Selling up - without selling yourself short

Selling up - without selling yourself short

Most business owners will sell their company at some stage – but how should you best go about this and, in a climate where unsolicited offers to buy businesses are on the rise, how should you cope with an unexpected approach? Paul Johnson, corporate partner in the Manchester office of UK Top 100 law firm Ward Hadaway, takes a look.

Unless you want to reject all approaches out of hand, a sensible first step would be to conduct some due diligence on the potential acquirer – have they bought businesses before? Do they look like they can afford to buy your company? What kind of reputation do they have in the marketplace?

Acquisition approaches often come from people and organisations you may already have a relationship with, such as a customer, supplier or competitor. If this is the case, be careful how you handle their enquiry and what you tell them about your company especially in the initial stages as this could just be a fishing trip to find out more about your business.

If you decide you want to move the process forward, talking to your professional advisers is a must. Ensure they are experienced in selling companies - not all accountants and lawyers are. They will give you advice on the approach, help to manage the process and give you the benefit of their experience in evaluating any offer.

Some basics:

  • Do put in place a confidentiality agreement;
  • Don’t disclose very confidential information
  • too early;
  • Don’t let the buyer talk to your employees and customers, at least until a deal has been agreed and documentation well advanced;
  • Do focus on the business;
  • Do talk to your advisers before agreeing a deal
  •  Although many businesses are sold after an unsolicited offer it is often not the best way of achieving the best deal - would you just sell your house to someone who knocked on your door?

I’ve set out below some rules for those looking to plan a sale:

  • Plan early;
  • Think about what would encourage you to buy the business;
  • Do some due diligence on your business - is it fit for purpose? Will it stand up to the due diligence process?
  • Take tax advice to get yourself in the best tax position;
  • Look at ways to improve the key drivers to value, often a combination of profit net of tax, interest and depreciation and the level of cash/indebtedness;
  • Keep control of any process.

You should engage with your professional advisers early on so they can help you identify potential buyers, such as private equity houses and your own management team as well as trade buyers. A shortlist should be drawn up and a plan on how to communicate with potential buyers agreed. Using your advisers in the early stages can enable progress to be made without your identity being disclosed.

Then things often begin to develop their own momentum but remember ‘keep control’, not just because you want to but because it can and often does add real value to the deal.
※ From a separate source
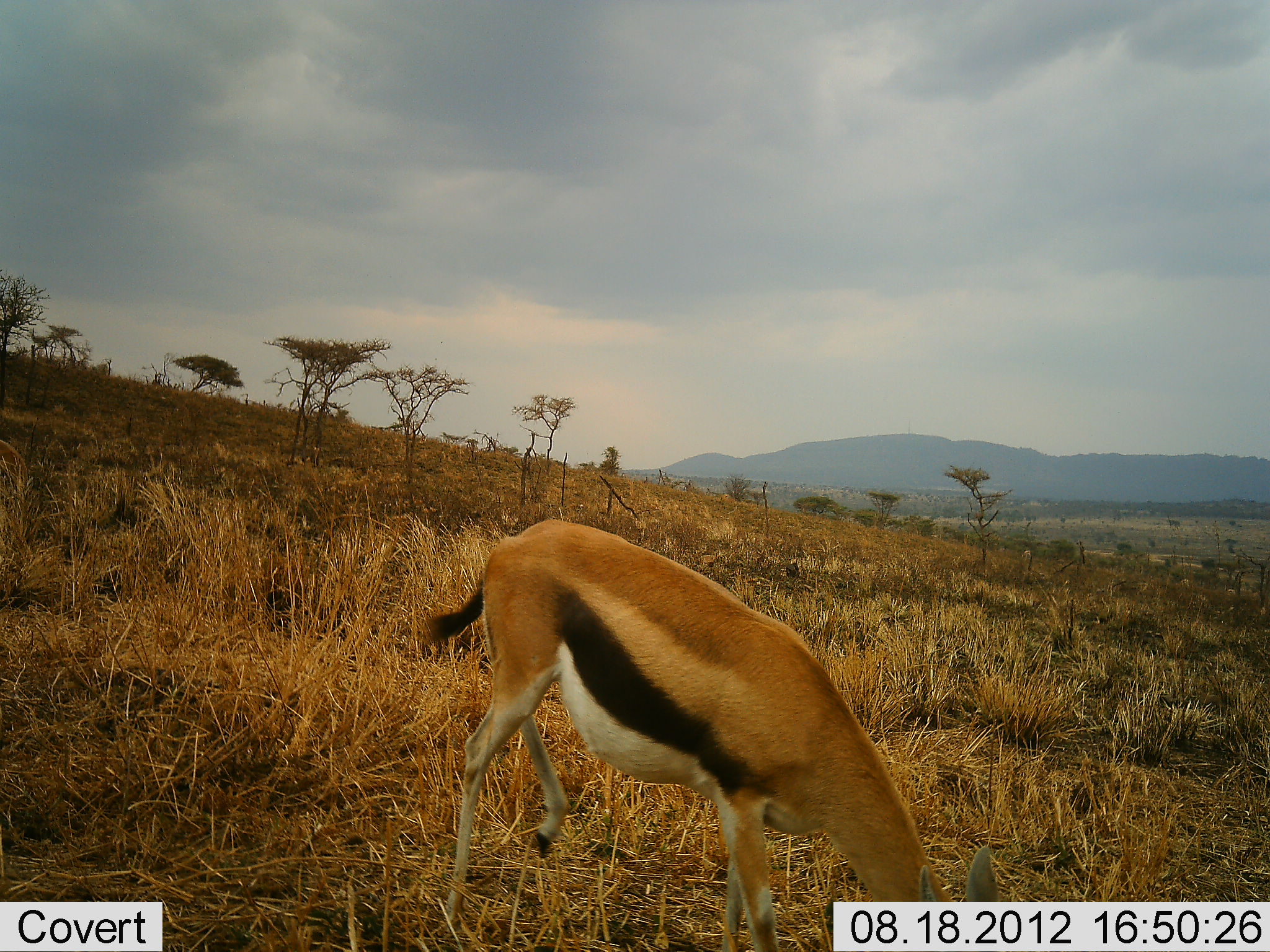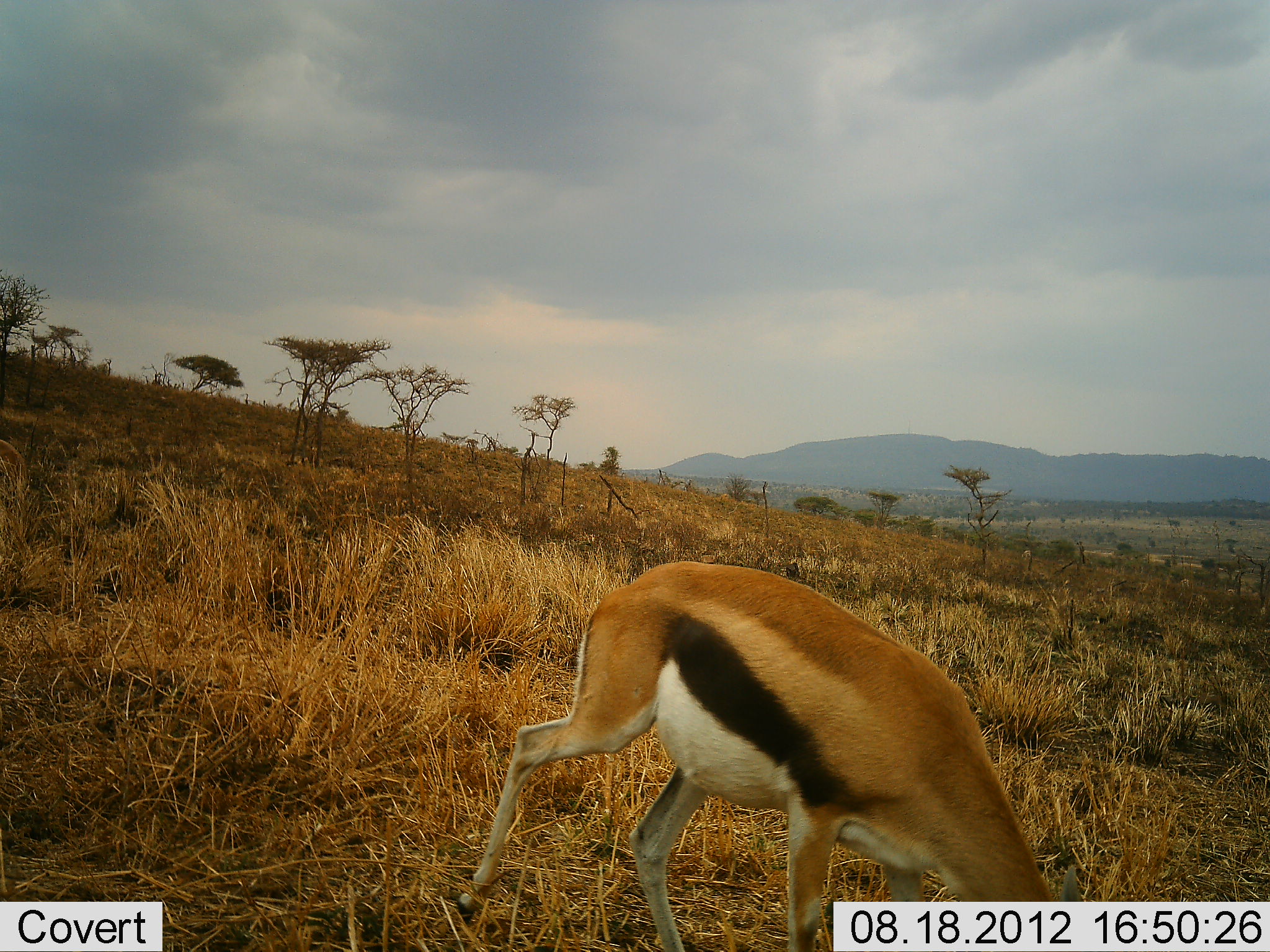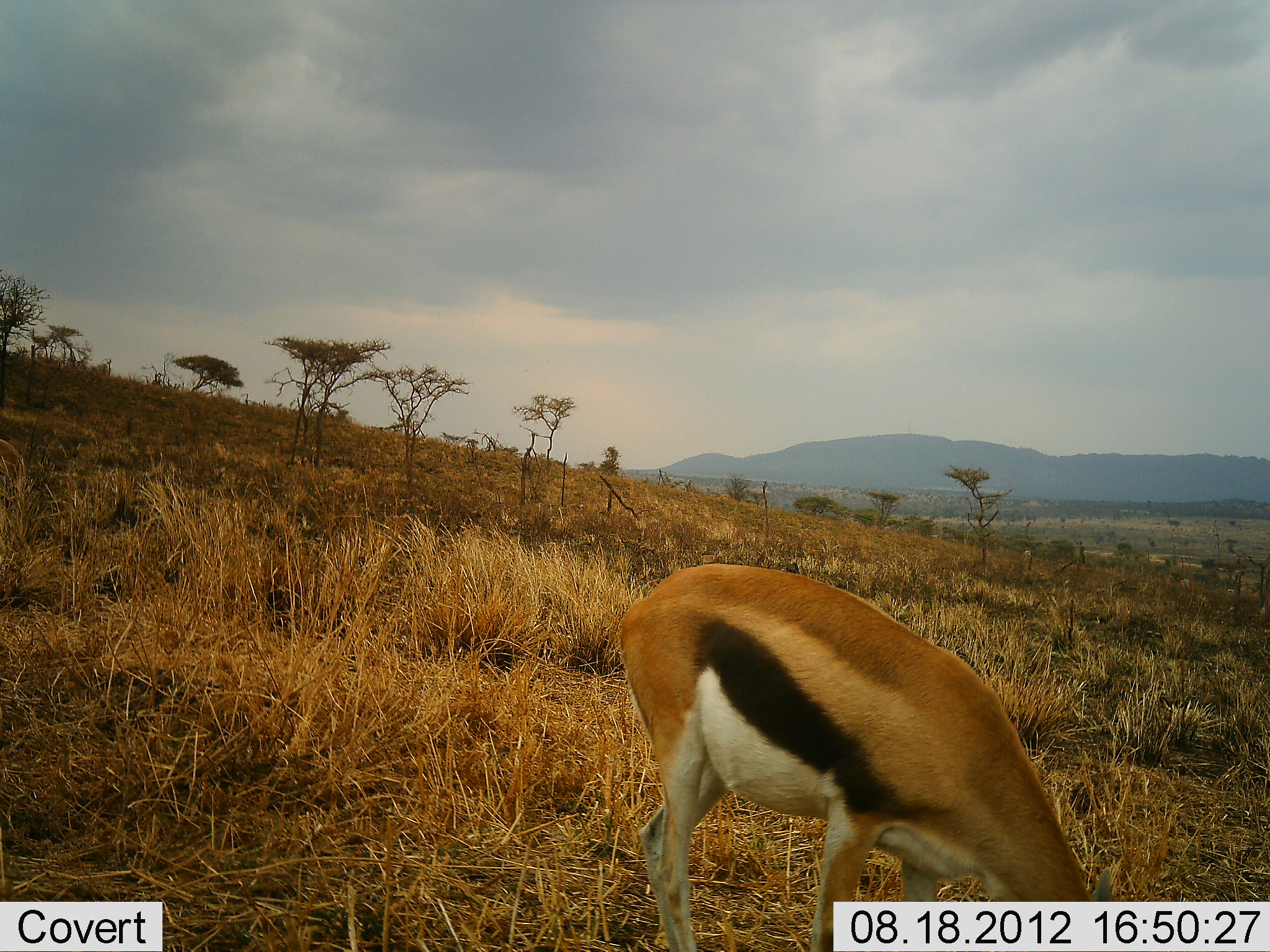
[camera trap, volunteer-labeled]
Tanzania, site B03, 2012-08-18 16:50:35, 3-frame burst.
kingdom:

Key areas to help get and keep the best deal:

  • Be clear at the outset as to terms that are important to you and get the buyer to set out their approval to such terms before you agree to a deal;
  • Keep competitive tension between potential buyers for as long as possible;
  • Reduce the time between agreeing to deal with one buyer and completion.

There are other matters that are important over and above the headline price: does the buyer want you to stay on? Is some of the price dependent on future results? What’s your potential exposure if something goes wrong?
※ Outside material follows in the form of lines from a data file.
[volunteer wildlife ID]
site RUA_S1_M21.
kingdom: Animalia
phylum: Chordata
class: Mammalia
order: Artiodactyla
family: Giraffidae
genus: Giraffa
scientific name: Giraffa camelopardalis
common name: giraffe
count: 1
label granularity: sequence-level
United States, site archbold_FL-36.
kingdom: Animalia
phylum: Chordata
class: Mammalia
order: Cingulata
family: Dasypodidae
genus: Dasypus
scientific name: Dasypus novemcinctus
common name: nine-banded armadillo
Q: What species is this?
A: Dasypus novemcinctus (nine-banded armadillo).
Following the ‘rules’ and keeping in mind the ‘key areas’ should enable the best offer to be negotiated and reduce the risks of this being chipped away.

The likelihood of nasty shocks should be reduced if proper planning has been undertaken and the process has been designed to maximise value.

Last stages of a sale require patience – there can be many final hours of a deal. Bear in mind that everyone will be doing their best to get things completed as soon as they can and sometimes patience is the best way of achieving that.